* **TASKS**
**a.** Answer these questions from the text on the Iraq war case:
(i) According to the text, what did Chilcot find about the threat Saddam Hussein posed to Britain?
(ii) Who has decided to start legal proceedings against Blair?
(iii) Through which courts does the law firm plan to prosecute him?
**b.** Resume the text on the Iraq war case after its final sentence, in the same voice.

* **READING TEXT**
When Chilcot reported his findings it confirmed what many of us already thought about the Iraq war: Saddam Hussein did not pose an immediate threat to Britain, and evidence of weapons of mass destruction had been presented on incredibly shaky grounds. Yet despite these damning findings Blair remained without punishment, and the victims of the Iraq war remain with out any form of justice.
But that is about to change, as Nasser Hashem, an advocate from a Dubai-Cairo-London based law firm has decided to launch legal proceedings against Blair for the illegal invasion. They intend to prosecute him through the international Criminal Court, and the British courts.
In a press release they have stated the charges will be for:
“committing War Crimes and crimes against humanity”
“will take all the necessary legal procedures before the British courts to prove the violations and crimes against humanity that have been committed against human rights in Iraq..

Data excerpts
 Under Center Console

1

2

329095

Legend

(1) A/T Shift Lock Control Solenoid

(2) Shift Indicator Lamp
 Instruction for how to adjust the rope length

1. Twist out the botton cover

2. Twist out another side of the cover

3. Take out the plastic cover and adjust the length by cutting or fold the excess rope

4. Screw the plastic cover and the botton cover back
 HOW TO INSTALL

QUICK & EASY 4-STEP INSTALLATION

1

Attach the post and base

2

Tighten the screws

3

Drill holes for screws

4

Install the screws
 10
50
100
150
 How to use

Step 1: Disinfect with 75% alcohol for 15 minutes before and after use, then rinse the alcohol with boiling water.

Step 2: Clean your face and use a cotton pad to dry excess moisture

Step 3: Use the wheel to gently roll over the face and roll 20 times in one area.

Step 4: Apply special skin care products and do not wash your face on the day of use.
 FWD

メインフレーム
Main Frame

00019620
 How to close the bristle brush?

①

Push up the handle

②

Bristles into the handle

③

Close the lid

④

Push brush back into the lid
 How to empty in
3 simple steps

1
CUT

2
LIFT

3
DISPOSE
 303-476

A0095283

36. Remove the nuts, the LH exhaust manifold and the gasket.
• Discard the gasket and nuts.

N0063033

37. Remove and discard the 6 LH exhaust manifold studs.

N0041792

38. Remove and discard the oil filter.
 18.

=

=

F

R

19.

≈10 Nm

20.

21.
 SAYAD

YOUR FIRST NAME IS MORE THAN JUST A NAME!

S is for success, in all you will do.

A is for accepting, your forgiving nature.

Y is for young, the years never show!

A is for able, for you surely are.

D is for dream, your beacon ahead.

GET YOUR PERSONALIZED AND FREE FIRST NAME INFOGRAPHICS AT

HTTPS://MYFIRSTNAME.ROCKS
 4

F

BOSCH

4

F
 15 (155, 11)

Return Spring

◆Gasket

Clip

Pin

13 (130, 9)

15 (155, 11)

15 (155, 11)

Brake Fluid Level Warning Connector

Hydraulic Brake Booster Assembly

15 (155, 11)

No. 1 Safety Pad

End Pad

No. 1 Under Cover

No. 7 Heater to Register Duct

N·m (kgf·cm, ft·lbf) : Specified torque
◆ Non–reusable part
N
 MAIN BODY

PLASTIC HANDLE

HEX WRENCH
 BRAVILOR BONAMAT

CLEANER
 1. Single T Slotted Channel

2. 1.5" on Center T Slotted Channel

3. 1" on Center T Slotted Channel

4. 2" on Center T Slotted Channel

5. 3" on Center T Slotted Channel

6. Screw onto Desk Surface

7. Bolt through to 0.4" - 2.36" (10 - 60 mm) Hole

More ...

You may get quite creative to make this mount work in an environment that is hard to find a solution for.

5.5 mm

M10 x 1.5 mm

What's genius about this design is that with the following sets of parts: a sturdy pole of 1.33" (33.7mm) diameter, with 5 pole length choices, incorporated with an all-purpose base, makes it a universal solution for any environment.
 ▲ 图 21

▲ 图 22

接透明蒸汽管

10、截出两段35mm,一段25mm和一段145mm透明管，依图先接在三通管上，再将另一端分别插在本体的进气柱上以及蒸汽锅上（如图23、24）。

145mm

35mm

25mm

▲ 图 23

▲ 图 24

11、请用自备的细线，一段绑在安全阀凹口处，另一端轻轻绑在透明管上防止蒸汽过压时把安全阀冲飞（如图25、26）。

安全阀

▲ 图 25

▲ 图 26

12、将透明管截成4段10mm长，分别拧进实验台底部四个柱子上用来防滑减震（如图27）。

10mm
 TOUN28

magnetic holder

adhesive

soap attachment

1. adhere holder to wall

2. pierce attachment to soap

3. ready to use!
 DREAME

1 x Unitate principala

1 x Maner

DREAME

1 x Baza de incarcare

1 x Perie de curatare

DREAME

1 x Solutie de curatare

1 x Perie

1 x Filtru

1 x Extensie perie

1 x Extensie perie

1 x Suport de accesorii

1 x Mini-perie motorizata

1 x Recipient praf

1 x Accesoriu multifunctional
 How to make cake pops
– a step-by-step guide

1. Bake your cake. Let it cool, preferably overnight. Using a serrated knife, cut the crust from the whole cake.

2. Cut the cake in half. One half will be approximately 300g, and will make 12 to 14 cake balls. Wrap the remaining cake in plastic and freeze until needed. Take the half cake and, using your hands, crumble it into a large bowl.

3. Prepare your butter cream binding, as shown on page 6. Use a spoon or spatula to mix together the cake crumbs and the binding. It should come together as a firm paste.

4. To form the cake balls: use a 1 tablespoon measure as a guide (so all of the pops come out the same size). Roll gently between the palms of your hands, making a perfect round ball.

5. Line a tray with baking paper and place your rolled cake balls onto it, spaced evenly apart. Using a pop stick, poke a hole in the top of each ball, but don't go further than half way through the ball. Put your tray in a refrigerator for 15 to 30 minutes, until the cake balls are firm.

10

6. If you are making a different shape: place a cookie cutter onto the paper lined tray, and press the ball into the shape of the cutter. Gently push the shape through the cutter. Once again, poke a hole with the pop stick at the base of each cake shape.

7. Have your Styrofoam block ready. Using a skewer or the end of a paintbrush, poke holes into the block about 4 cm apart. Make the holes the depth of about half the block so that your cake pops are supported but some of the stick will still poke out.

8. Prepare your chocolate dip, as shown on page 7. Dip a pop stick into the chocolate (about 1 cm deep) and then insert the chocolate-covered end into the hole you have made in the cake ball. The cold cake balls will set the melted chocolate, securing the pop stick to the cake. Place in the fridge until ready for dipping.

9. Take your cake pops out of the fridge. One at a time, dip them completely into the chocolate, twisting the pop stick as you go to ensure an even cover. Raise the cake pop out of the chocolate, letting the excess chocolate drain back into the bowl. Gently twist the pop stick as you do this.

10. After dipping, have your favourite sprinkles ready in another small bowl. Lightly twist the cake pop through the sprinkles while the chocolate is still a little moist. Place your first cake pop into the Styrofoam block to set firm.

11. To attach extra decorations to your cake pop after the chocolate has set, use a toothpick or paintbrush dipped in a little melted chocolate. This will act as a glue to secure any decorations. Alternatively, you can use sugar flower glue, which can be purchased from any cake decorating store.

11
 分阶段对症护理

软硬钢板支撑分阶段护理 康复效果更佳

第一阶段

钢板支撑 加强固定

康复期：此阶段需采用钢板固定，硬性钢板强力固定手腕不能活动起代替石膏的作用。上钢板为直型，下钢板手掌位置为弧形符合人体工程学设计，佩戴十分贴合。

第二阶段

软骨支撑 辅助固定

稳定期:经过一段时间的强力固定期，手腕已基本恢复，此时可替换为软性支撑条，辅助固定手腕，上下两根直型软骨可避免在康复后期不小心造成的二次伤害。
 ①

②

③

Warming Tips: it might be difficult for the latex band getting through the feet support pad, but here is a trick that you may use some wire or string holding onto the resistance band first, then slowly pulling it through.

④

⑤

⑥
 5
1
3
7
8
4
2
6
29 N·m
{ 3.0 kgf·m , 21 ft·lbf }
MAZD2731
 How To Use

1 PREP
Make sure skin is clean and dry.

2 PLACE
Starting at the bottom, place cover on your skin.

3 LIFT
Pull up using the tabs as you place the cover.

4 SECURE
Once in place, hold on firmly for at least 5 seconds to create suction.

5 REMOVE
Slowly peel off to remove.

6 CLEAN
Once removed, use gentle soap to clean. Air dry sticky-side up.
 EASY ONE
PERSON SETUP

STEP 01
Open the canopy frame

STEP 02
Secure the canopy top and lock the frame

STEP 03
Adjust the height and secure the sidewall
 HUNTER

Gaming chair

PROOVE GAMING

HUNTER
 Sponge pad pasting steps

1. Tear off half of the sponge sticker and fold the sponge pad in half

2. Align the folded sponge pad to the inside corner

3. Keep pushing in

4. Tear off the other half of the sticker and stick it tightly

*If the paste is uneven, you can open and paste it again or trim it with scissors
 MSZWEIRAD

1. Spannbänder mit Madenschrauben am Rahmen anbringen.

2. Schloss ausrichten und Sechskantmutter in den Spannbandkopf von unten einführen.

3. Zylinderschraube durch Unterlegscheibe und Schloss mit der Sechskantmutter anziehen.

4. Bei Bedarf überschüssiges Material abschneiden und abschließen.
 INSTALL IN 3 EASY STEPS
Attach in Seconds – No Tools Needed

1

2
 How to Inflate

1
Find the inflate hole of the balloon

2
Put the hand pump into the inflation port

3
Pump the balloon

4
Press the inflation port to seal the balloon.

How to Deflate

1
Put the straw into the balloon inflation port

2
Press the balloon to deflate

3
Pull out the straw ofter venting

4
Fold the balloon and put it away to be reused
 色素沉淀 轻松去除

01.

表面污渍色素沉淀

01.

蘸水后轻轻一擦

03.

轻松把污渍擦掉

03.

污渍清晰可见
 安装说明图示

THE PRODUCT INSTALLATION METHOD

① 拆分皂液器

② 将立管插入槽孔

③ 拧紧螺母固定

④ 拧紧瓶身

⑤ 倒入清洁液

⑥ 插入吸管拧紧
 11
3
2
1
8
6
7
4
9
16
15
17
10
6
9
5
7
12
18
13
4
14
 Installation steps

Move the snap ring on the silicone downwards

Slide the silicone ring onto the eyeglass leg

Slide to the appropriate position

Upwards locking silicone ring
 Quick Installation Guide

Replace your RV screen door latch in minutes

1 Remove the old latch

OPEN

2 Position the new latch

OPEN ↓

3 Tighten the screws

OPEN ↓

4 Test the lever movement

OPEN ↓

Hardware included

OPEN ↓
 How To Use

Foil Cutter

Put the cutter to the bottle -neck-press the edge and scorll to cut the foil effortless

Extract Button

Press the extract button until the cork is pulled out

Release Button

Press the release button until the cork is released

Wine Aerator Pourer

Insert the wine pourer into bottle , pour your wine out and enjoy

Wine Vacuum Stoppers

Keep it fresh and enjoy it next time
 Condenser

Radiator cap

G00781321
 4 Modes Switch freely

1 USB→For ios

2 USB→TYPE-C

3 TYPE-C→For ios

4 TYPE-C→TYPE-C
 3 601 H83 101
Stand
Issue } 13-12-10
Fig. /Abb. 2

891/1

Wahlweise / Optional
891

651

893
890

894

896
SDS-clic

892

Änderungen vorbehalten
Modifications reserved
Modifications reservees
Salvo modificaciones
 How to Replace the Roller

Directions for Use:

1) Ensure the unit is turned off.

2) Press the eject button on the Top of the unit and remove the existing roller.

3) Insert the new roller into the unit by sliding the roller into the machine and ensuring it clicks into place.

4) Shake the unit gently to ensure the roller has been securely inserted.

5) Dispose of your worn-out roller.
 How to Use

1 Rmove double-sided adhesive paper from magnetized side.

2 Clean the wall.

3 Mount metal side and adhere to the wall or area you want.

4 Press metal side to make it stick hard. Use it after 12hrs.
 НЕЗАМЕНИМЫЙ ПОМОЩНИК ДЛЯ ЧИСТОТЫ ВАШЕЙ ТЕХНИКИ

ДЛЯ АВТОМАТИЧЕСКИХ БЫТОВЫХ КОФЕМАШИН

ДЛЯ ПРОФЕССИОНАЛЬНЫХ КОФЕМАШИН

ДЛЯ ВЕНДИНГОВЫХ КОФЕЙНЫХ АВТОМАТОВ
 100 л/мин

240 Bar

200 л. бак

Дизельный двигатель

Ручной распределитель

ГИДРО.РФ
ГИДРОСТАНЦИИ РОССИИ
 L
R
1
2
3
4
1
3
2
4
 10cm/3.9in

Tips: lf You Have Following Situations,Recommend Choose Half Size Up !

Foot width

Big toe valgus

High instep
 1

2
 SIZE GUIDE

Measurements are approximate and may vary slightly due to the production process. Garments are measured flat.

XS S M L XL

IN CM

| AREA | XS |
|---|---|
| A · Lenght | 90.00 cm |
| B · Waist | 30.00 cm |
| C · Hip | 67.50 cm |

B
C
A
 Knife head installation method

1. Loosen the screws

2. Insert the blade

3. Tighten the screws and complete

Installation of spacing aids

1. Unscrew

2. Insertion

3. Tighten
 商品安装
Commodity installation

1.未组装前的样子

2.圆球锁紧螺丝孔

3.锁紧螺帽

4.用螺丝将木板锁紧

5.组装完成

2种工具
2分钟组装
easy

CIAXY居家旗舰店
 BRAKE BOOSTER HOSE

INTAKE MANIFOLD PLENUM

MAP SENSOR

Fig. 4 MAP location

* **ANSWERS FOR THIS EXERCISE**
**a.**
(i) Saddam Hussein did not pose an immediate threat to Britain.
(ii) Nasser Hashem, an advocate from a Dubai-Cairo-London based law firm.
(iii) The International Criminal Court and the British courts.

**b.**
…It is important to mention that the United Kingdom claims for human rights and world peace, at the same time violating the respect of humanity. We consider that this is contradicting and this major evidence that led to the division of Iraqis, murdering of innocent children, displacement of families and classifying the Arab countries as a source of terrorism. Consequently, we can consider that what happened in Iraq is not an invasion but it is breaching the sovereignty of state without any right for the purpose of hidden aims and accordingly the former British Prime Mister will be convicted”
If the firm successfully prosecutes Blair they will be using this as a basis with which to start a compensation claim against the UK and US governments for the deaths of hundreds of thousands of innocent people in Iraq.
The Iraq War has been described as one of the biggest war crimes since World War 2. The invasion was a defining moment in Blair’s premiership, a war which was hugely unpopular with public, sparking the “million” march protests. But it had widespread support from MP’s across the house. However a few choice MPs objected – Jeremy Corbyn, the current Labour leader, being one of them.
Iraq has marked out the legacy of Blair, and his brand of politics. The Labour Prime Minister was more than willing to support George W Bush in the so-called ‘War on terror’, as they attempted to “spread democracy”.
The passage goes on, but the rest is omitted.